The Human Cost of "Recovery": We're Burning Out

June 24, 2019

The asymmetries are piling up and we're cracking under the weight.

Judging by the record-high stock market and the record-low unemployment rate, the "recovery" has reached new heights of prosperity. Academics and think-tankers viewing the global economy from 40,000 feet are brimming with policies to bring the remaining laggards into the booming economy.

You can imagine them rubbing their hands with glee as they quote statistics such as: the 53 metropolitan areas in the U.S. with populations of 1 million or more accounted for two-thirds of the GDP growth and three-quarters of the job growth. A staggering 93% of the population growth in the U.S. in the past decade occurred in these urban centers.

And this asymmetry is even greater if we separate the top 10 metropolitan areas from the rest: super-cities with super-charged economies, fueled by enormous influxes of capital and people, which just so happen to make life unbearable as overcrowded, aging infrastructure breaks down and costs for housing, rent, taxes, utilities, fees etc. skyrocket out of reach of the bottom 95%.

The well-paid pundits viewing glowing statistics of growth never get around to examining the human costs of this lopsided "recovery": the "winners" in increasingly unlivable urban centers are cracking under the pressure-cooker stress, burning out, flaming out, crashing.

The residents of all the regions sucked dry of capital and talent--the "losers" of neoliberal globalization's concentrations of mobile capital and talent in a few favored megalopolises--are also cracking under the weight of a loss of dignity and secure livelihood, the two being intimately bound, much to the dismay of the supporters of "just pay them to go away and not bother us" Universal Basic Income (UBI).

In other words, the "winners" are losing, too. They're losing their sanity in 3-hour daily commutes on jammed freeways and equally jammed streets as thousands of other commuters seek a work-around to the endless congestion.

They're losing their dreams of a better life, as all the average-wage worker can afford to rent is a bed in a cramped living room that has been converted into sleeping quarters for two workers who don't make six-figure salaries and who don't have stock options in a Unicorn tech company.

### Dataset excerpt:
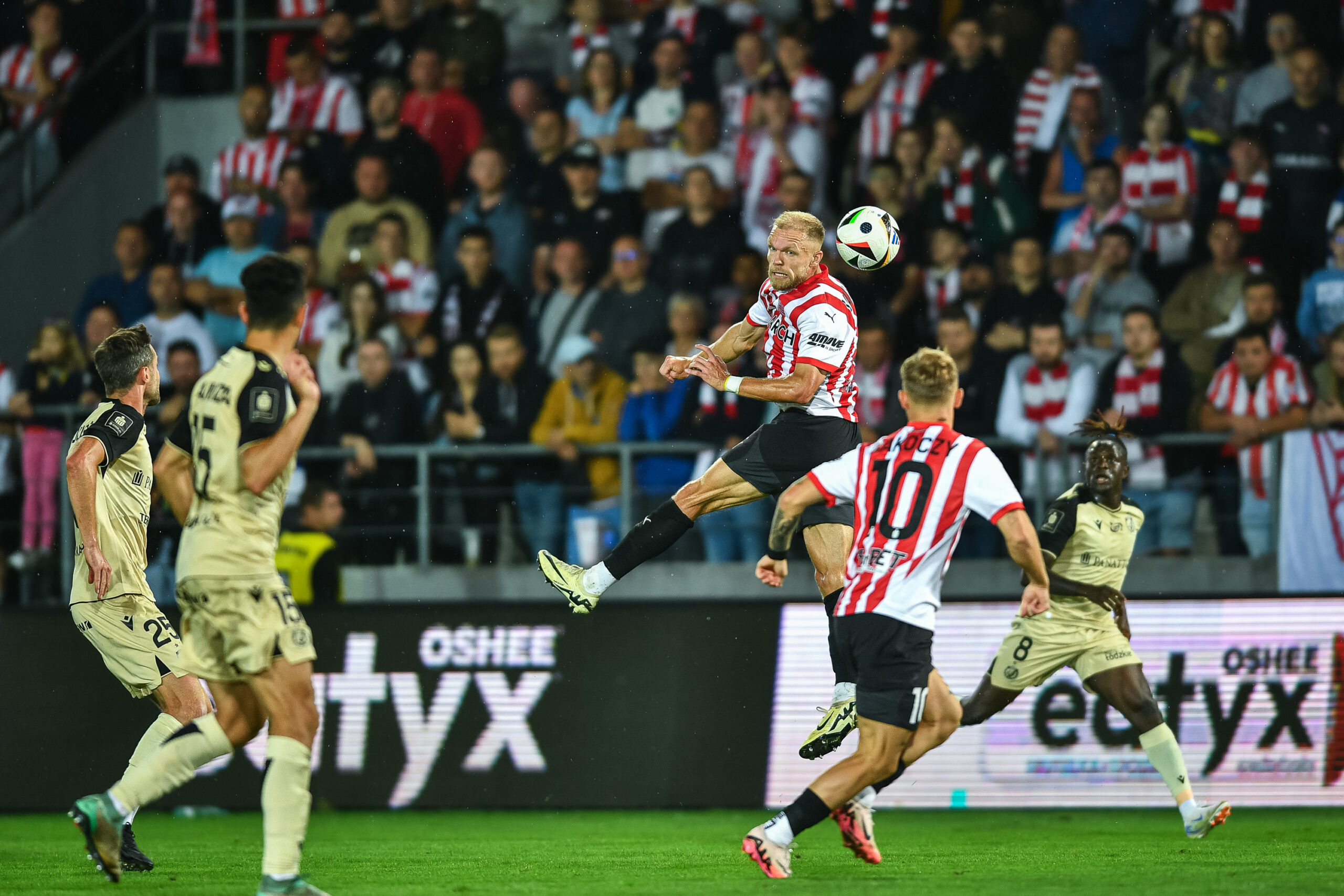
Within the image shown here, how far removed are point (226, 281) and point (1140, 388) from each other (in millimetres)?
7409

### Brief:
Write the next part of the essay on the human cost of the economic "recovery," beginning right after its final sentence, which ends "stock options in a Unicorn tech company."

### Result of this exercise:
They're fixated on FIRE--financial independence, retire early--because they hate their job, their career and the sector they toil in, and they count the days until they're free, free, free of the pressure, the stress, the BS work, and the insanity of daily life in a teeming rat-cage.

No wonder the FIRE movement is spreading like (ahem) wildfire. Nobody in their right mind wants to do their job for another 10 years, much less 20 or 25 years. Everybody is bailing out the moment they can, or if they burn out and crash, when they're forced to.

Let's say you want to start a business in a super-progressive city that fulfills all your most cherished ideals: paying your employees good wages, providing customers with value, and paying all your taxes and fees, of course, as a responsible progressive citizen.

Welcome to burnout and bankruptcy. This story is a microcosm of small-business reality in mega-cities choking on monumental asymmetries of wealth, income and power: Why San Francisco Restaurants Are Suffocating: What I witnessed during my two years in the industry.

Where do we start? How about the reality that virtually no one employed in the restaurant sector can afford to live in San Francisco unless they inherited a rent-controlled flat or scored one of the few subsidized housing openings?

The city's solution--mandating a $15/hour minimum wage--doesn't magically make healthcare or rent affordable; all it does is increase the burden on small businesses that are hanging on by a thread.

The writer doesn't even mention the sky-high rent she paid for her restaurant space. Rent alone drove this small food service business into the ground: Via Gelato owner plans to close Ward store, file for bankruptcy.

Working 100 hours a week couldn't compensate for the crushing rent.

Even the well-paid are burning out. Astronomical household incomes (say, $300,000 annually) aren't enough to buy a decayed bungalow for $1.3 million and pay for childcare, private-school tuition, healthcare, an aging parent and all the services the overworked wage-earners don't have the time or energy to do themselves. Oh, and don't forget the taxes. You're rich, people, so pay up.

No wonder people who can afford to retire are bailing at 55 or 60, on the first day they qualify. Life's too short to put up with the insane pressure and stress a day longer than you have to.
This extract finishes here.